Терзания Сашки становились невыносимыми. Он судорожно стиснул зубы и, показалось, даже скрипнул ими. Седая дама больше всего боялась сцен и потому медленно протянула к Сашке ангелочка.

– Ну, на уж, на, – с неудовольствием сказала она. – Какой настойчивый!

Обе руки Сашки, которыми он взял ангелочка, казались цепкими и напряжёнными, как две стальные пружины, но такими мягкими и осторожными, что ангелочек мог вообразить себя летящим по воздуху.

– А-ах! – вырвался продолжительный, замирающий вздох из груди Сашки, и на глазах его сверкнули две маленькие слезинки и остановились там, непривычные к свету. Медленно приближая ангелочка к своей груди, он не сводил сияющих глаз с хозяйки и улыбался тихой и кроткой улыбкой, замирая в чувстве неземной радости. Казалось, что когда нежные крылышки ангелочка прикоснутся к впалой груди Сашки, то случится что-то такое радостное, такое светлое, какого никогда ещё не происходило на печальной, грешной и страдающей земле.

– А-ах! – пронёсся тот же замирающий стон, когда крылышки ангелочка коснулись Сашки.
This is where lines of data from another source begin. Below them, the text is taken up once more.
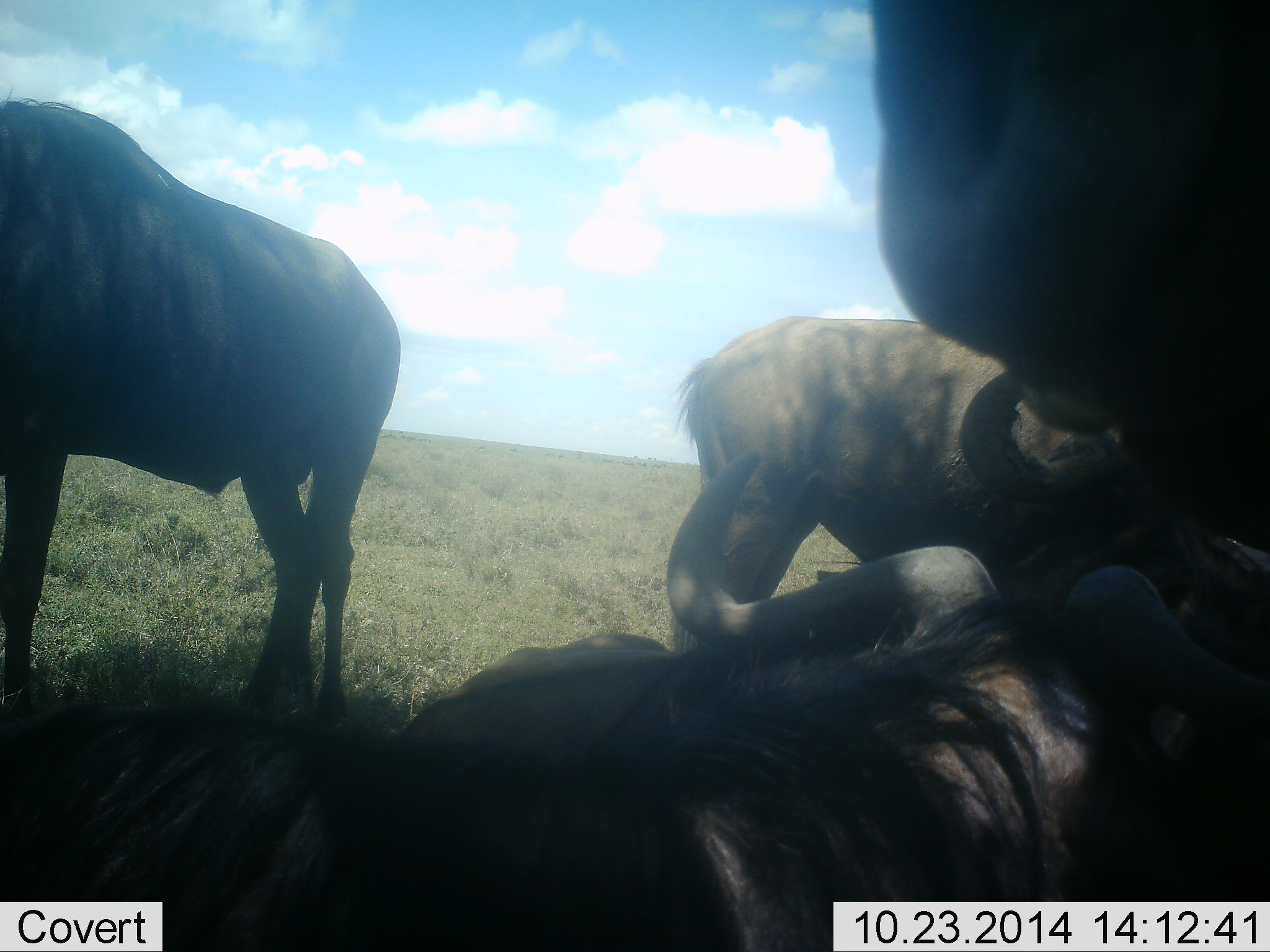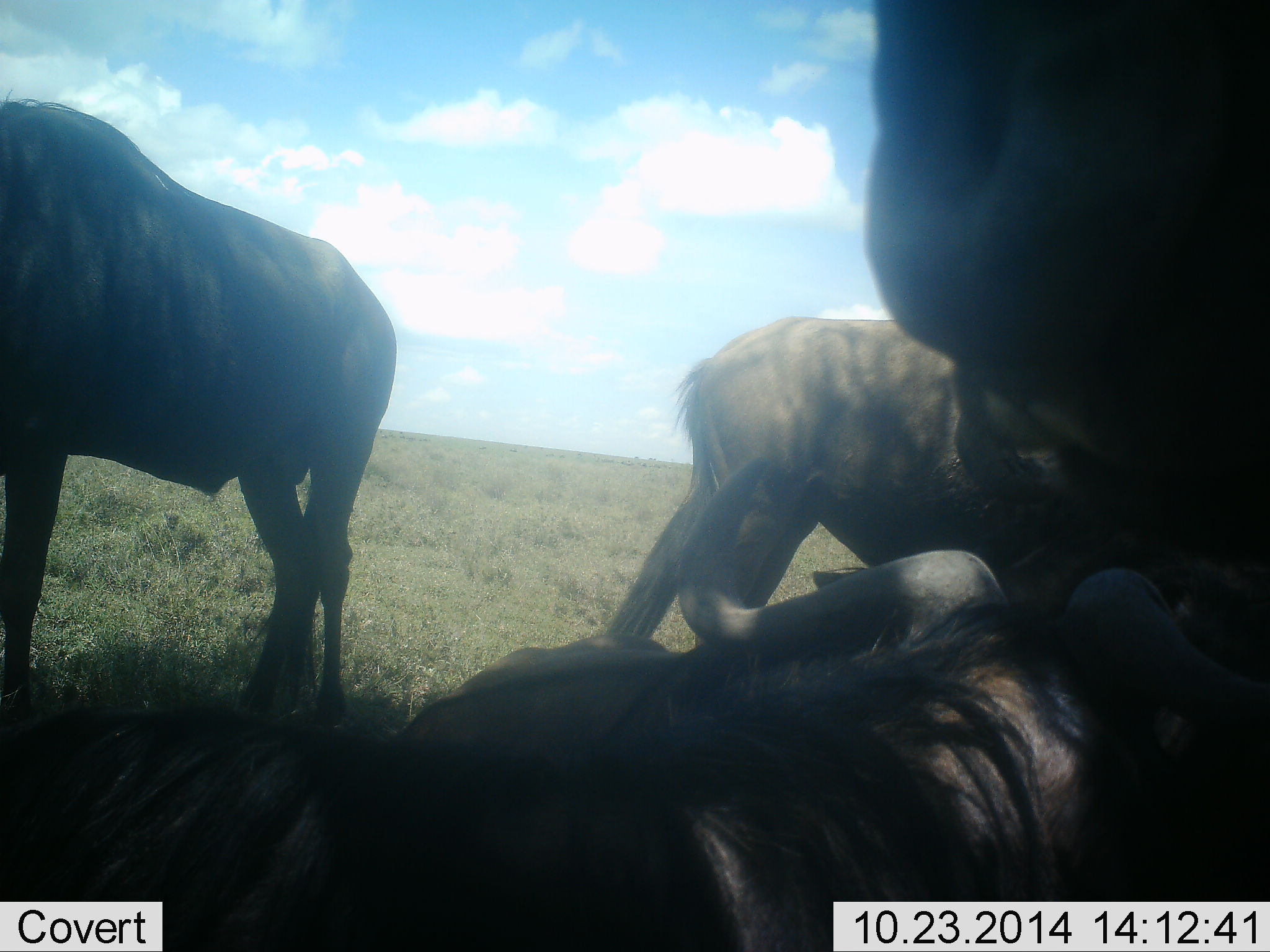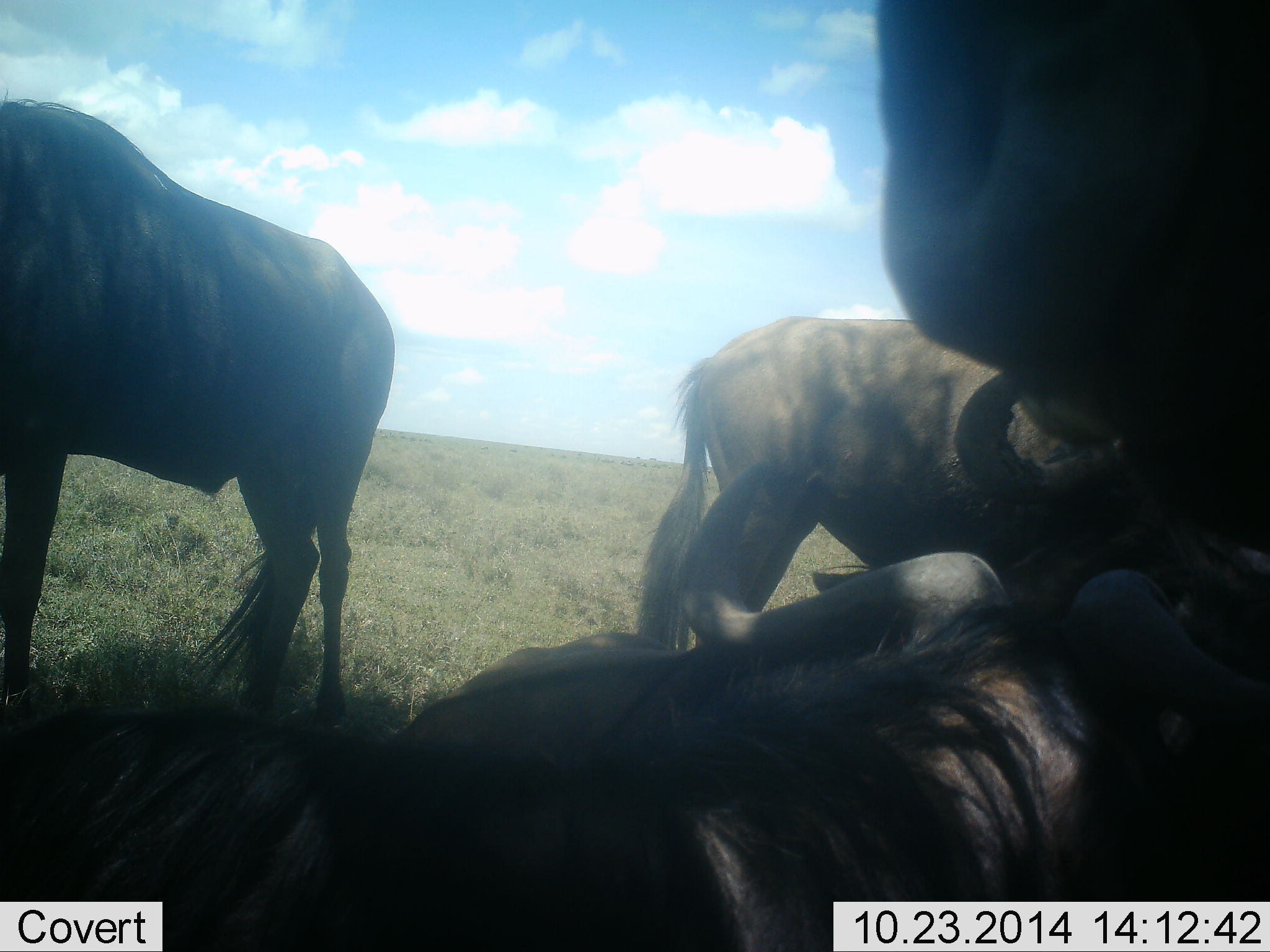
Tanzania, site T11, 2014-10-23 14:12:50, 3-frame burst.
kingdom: Animalia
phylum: Chordata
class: Mammalia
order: Artiodactyla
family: Bovidae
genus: Connochaetes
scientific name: Connochaetes taurinus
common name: blue wildebeest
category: wildebeest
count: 4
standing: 70%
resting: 90%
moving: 0%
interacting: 10%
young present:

И перед сиянием его лица словно потухла сама нелепо разукрашенная, нагло горящая ёлка, – и радостно улыбнулась седая, важная дама, и дрогнул сухим лицом лысый господин, и замерли в живом молчании дети, которых коснулось веяние человеческого счастья. И в этот короткий момент все заметили загадочное сходство между неуклюжим, выросшим из своего платья гимназистом и одухотворённым рукой неведомого художника личиком ангелочка.

Но в следующую минуту картина резко изменилась. Съёжившись, как готовящаяся к прыжку пантера, Сашка мрачным взглядом обводил окружающих, ища того, кто осмелится отнять у него ангелочка.

– Я домой пойду, – глухо сказал Сашка, намечая путь в толпе. – К отцу.

III

Мать спала, обессилев от целого дня работы и выпитой водки. В маленькой комнатке, за перегородкой, горела на столе кухонная лампочка, и слабый желтоватый свет её с трудом проникал через закопчённое стекло, бросая странные тени на лицо Сашки и его отца.

– Хорош? – спрашивал шёпотом Сашка.

Он держал ангелочка в отдалении и не позволял отцу дотрагиваться.

– Да, в нём есть что-то особенное, – шептал отец, задумчиво всматриваясь в игрушку.

Его лицо выражало то же сосредоточенное внимание и радость, как и лицо Сашки.

– Ты погляди, – продолжал отец, – он сейчас полетит.

– Видел уже, – торжествующе ответил Сашка. – Думаешь, слепой? А ты на крылышки глянь. Цыц, не трогай!

Отец отдёрнул руку и тёмными глазами изучал подробности ангелочка, пока Саша наставительно шептал:

– Экая, братец, у тебя привычка скверная за всё руками хвататься. Ведь сломать можешь!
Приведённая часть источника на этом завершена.